### WHAT YOU WILL DO
Write out the lines below word for word, starting at the line that contains "Subaru Forester 01-07" and ending at the line that contains "オーレックス扇町102の風呂".
** Opening GIVEN DATA block **
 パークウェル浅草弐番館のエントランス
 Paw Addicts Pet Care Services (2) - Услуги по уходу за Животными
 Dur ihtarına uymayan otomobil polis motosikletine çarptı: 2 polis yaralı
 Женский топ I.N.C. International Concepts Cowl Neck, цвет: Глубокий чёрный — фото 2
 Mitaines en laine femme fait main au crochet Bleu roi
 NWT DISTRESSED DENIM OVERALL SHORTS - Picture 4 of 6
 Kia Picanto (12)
** Closing GIVEN DATA block **
** Opening GIVEN DATA block **
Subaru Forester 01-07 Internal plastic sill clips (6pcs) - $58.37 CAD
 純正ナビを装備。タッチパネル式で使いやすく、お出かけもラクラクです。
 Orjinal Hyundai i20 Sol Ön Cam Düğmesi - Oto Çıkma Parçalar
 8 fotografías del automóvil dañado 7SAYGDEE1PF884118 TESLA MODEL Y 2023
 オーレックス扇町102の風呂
** Closing GIVEN DATA block **
### RESPONSE TO THIS EXERCISE
Subaru Forester 01-07 Internal plastic sill clips (6pcs) - $58.37 CAD
 純正ナビを装備。タッチパネル式で使いやすく、お出かけもラクラクです。
 Orjinal Hyundai i20 Sol Ön Cam Düğmesi - Oto Çıkma Parçalar
 8 fotografías del automóvil dañado 7SAYGDEE1PF884118 TESLA MODEL Y 2023
 オーレックス扇町102の風呂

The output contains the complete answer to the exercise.